[WHAT TO WORK ON]:
A. Using the passage on hepatitis C virus assembly, decide whether each statement agrees with it. For each, answer yes or no and quote the words that decide it. (i) All ten viral proteins have been linked to HCV assembly. (ii) The exact site of assembly inside an infected host cell has been identified. (iii) Working out the order of events in the assembly process has proved easy.
B. Extend the passage on hepatitis C virus assembly, picking up after its final sentence.
PAGE EXCERPT section start
The establishment of a cell culture system for producing infectious hepatitis C virus (HCV) prompted genetic and functional studies of viral proteins and their roles in the assembly process. Since then, all ten viral proteins have been implicated in HCV assembly. Nonetheless, the exact location of the assembly site within an infected host cell remains unknown. Moreover, an understanding of the chronology of events and individual protein contributions at different stages of the assembly process has been difficult to obtain.
PAGE EXCERPT section end
GIVEN RECORDS section start
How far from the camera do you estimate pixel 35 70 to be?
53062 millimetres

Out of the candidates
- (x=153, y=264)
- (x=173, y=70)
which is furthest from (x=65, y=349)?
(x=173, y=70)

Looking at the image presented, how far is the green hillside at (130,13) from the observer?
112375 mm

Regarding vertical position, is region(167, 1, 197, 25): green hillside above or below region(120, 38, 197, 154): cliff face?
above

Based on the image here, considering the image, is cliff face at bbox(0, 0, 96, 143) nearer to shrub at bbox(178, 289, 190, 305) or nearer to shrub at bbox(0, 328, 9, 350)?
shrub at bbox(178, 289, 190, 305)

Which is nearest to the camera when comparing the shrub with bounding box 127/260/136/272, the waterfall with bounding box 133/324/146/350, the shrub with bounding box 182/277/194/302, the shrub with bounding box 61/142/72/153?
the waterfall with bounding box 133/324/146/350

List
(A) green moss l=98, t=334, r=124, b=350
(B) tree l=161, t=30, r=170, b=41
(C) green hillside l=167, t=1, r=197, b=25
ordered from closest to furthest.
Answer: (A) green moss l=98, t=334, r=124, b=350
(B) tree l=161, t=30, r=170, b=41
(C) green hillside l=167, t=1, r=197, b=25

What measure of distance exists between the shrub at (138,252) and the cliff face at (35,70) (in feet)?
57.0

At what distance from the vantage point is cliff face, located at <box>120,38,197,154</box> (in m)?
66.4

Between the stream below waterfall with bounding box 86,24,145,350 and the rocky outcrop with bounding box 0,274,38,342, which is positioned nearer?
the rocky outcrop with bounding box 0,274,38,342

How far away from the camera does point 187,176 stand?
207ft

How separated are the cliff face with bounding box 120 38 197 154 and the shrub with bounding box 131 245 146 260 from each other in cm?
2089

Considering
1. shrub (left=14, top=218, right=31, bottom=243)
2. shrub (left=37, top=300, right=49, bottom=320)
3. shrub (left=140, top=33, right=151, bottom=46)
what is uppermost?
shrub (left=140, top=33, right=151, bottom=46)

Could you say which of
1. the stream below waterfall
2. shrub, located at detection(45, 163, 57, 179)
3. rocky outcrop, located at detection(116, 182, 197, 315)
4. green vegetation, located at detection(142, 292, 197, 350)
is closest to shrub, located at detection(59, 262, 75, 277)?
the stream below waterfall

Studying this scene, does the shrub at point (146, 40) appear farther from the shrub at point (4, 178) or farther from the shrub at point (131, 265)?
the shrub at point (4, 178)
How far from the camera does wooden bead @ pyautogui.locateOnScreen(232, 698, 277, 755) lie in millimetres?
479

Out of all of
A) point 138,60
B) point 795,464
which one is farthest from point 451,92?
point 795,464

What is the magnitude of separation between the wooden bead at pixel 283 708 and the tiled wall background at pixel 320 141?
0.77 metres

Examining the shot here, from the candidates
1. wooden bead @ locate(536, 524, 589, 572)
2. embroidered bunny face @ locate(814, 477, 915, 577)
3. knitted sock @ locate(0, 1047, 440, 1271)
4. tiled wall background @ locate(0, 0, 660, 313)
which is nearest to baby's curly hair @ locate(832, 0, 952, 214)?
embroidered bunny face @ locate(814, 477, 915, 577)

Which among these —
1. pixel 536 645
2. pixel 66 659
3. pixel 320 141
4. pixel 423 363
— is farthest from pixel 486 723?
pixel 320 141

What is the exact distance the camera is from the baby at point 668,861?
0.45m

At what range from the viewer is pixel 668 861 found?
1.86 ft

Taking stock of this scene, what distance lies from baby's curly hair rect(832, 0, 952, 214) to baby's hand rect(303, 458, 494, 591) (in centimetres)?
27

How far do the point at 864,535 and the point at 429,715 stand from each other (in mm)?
GIVEN RECORDS section end
[ANSWER SET]:
A.
(i) Yes: "Since then, all ten viral proteins have been implicated in HCV assembly."
(ii) No: "Nonetheless, the exact location of the assembly site within an infected host cell remains unknown."
(iii) No: "an understanding of the chronology of events and individual protein contributions at different stages of the assembly process has been difficult to obtain."

B.
The two studies comprising this dissertation apply high-resolution genetics and high-resolution imaging to the study of HCV in cell culture. Study 1 employs a high-resolution genetics approach to reveal a functional map of the entire HCV genome. Next-generation sequencing of an insertion mutant library following passage in cell culture revealed genetic footprints that reflected known biological functions of the underlying protein regions. We show how these genetic footprints can serve as a resource to identify flexible regions that tolerate insertion of tags useful for a variety of protein detection methods. Moreover, using the genetic footprints, we identify a region in the NS4B protein that plays a role in post-RNA-replication steps. Study 2 examines HCV assembly through imaging, applying electron microscopy, electron tomography, superresolution light microscopy, multi-color fluorescence microscopy and live-cell imaging to the study of virus assembly. Our results indicate a juxtaposition of LDs, virus-like particles, membrane vesicles, clusters of HCV core protein and areas containing core-E2-NS5A proteins. The high-resolution snapshots underscore the functional compartmentalization of the LD environment, which provides viral proteins with membranous platforms to carry out a complex process such as virion assembly. We also show how our imaging platform can aid in the phenotypic characterization of an assembly-deficient mutant NS5A virus.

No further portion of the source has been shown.